Mazette, j’en rirais presque. Moi, j’ai aimé immédiatement Pierre, dès mes premiers échanges, et j’ai appelé à voter pour lui dès la présidentielle de 2002. Et dans un journal – Politis – qui n’était pas loin d’être aux antipodes. Il faut avoir l’esprit singulièrement tourné pour ne pas même voir la différence existant entre la politique et la culture. La politique, c’est cette activité humaine si restreinte – mais si lourde de conséquences – qui consiste à dire ce qu’il faut faire. Plus rarement à tenter de le faire. C’est fort loin de marcher à chaque fois, et si je voulais être méchant, je pourrais par exemple faire le bilan complet de ce que la gauche dont se réclame Le Crieur a réussi et surtout raté depuis un siècle. Et pourquoi – ce n’est qu’un tout petit exemple – elle est passée de l’adoration d’une classe ouvrière imaginaire au désintérêt total pour les prolos de chair et d’os. Mais passons, n’est-ce pas ?

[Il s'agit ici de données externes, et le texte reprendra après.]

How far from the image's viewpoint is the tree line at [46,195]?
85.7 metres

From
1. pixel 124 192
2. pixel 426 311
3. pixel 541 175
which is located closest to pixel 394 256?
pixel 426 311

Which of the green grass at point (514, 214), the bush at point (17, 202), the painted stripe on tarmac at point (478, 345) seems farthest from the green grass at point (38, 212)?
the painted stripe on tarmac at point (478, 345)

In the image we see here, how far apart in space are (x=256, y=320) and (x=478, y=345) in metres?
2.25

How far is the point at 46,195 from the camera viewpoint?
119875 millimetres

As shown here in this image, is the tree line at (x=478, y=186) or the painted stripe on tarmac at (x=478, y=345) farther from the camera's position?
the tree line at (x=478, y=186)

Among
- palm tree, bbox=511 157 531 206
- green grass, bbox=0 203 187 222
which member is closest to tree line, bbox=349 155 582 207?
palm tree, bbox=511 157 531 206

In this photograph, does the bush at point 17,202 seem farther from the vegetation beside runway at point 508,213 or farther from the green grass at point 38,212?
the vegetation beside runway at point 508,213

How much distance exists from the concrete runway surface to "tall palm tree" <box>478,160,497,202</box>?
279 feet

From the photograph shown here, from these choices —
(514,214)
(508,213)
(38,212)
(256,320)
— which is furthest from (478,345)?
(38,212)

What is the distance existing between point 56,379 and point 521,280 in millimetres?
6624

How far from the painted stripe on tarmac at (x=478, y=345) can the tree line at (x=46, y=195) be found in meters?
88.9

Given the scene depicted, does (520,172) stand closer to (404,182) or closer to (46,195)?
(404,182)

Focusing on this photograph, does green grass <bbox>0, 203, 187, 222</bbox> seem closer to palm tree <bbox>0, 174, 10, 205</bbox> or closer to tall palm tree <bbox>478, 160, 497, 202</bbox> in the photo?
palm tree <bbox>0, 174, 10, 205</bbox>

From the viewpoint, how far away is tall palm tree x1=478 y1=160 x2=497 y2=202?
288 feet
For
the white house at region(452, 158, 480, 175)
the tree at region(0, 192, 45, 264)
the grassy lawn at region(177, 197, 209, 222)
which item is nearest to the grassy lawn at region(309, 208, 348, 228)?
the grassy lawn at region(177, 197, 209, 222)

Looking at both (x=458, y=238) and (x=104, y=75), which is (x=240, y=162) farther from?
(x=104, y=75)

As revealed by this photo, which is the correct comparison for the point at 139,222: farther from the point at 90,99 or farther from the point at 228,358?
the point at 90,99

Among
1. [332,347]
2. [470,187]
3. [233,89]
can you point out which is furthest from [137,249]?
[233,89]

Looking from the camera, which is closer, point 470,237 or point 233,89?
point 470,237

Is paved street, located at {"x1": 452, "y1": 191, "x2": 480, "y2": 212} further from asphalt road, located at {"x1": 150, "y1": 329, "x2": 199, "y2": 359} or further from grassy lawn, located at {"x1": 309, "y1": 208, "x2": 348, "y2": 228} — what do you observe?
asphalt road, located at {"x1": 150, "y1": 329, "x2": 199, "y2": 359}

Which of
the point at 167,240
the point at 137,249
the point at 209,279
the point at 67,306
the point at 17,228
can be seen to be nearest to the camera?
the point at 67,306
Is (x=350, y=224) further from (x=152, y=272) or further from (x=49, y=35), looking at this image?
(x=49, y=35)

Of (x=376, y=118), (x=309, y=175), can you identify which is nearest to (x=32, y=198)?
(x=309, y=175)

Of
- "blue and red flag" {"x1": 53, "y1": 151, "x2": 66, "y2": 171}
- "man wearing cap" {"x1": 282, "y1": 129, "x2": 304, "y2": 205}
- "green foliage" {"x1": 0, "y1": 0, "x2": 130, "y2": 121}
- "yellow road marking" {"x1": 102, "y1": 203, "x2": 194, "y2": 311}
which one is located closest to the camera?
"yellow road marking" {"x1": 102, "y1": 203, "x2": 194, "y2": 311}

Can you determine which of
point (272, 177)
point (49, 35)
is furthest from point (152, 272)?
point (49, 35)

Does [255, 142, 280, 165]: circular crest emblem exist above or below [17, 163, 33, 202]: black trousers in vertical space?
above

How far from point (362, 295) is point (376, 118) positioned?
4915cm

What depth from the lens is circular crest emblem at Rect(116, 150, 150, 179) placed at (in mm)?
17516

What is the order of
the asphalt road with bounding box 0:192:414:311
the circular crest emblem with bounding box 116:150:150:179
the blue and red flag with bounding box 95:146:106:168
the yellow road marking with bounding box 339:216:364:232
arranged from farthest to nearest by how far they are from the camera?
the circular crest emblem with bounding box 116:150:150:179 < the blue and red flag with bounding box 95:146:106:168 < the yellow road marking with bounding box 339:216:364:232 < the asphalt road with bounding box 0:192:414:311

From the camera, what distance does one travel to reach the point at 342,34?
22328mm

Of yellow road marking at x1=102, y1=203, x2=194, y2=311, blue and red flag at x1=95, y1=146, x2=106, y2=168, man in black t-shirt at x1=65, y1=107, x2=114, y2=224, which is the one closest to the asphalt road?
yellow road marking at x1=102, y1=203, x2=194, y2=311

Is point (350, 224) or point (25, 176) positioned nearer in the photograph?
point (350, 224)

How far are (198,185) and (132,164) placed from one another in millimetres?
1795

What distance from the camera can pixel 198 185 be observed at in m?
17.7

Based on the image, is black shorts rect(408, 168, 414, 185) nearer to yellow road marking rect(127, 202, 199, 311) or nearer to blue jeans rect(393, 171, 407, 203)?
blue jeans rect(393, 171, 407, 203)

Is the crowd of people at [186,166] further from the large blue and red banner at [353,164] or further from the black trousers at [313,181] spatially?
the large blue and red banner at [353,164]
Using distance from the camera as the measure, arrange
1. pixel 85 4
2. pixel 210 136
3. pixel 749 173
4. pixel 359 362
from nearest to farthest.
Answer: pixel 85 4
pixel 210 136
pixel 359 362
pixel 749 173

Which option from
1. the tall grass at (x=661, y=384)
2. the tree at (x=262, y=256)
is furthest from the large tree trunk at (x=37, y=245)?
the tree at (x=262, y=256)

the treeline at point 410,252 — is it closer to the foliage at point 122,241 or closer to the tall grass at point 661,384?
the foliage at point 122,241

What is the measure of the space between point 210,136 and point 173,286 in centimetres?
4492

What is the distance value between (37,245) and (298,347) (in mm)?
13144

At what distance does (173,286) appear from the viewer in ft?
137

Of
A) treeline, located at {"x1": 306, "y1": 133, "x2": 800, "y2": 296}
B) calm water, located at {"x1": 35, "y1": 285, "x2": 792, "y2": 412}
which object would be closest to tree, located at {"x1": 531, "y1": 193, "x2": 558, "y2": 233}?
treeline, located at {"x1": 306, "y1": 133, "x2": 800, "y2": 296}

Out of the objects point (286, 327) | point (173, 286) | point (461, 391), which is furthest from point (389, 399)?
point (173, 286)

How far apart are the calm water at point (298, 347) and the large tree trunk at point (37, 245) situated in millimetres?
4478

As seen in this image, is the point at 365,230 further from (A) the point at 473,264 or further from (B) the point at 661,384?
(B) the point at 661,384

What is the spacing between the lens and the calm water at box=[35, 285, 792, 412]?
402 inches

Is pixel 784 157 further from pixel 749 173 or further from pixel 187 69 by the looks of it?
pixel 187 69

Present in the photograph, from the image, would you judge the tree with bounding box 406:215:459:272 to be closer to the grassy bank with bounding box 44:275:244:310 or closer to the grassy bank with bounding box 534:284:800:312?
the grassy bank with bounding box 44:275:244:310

La politique, donc. Et puis la culture, au sens anthropologique. Les fondements, les soubassements, les valeurs profondes sur lesquels repose l’édifice, y compris politique. Pierre, qui n’a pas besoin de moi pour se défendre, est un magnifique déconstructeur. Il détruit le socle. Il s’attaque aux pierres d’angle du monde perdu qui est le nôtre. Il clame la pauvreté désormais obligatoire, il clame la solidarité concrète – pas celle des rituelles proclamations « de gauche » – entre le Nord et le Sud, il clame l’immensité de l’esprit, contre deux siècles de délire matériel -, il clame la musique, il clame le bonheur inouï d’un potager bien tenu.
En somme, il prépare avec les forces qui sont les siennes d’autres semailles que celles du siècle passé, gauche et extrême-gauches comprises. Nul ne sait ce qui viendra, mais d’évidence, Pierre met en mouvement des dizaines de milliers d’êtres que le discours politique n’atteint plus. Et l’on voudrait le faire passer pour le profiteur d’un système qu’il aurait créé ? Mais c’est déshonorant ! Pierre Rabhi est un prophète, à qui il ne sera jamais demandé de se transformer en activiste. Moi, qui me considère comme un combattant de l’écologie, moi qui appelle à bouger, à hurler, à monter sur les plus hautes des barricades, je tiens Pierre pour un frère. Vouloir opposer son être et la bagarre écologique et sociale, c’est comme nier le pouce parce qu’on disposerait d’un petit doigt. Il y a mieux à faire que de calomnier.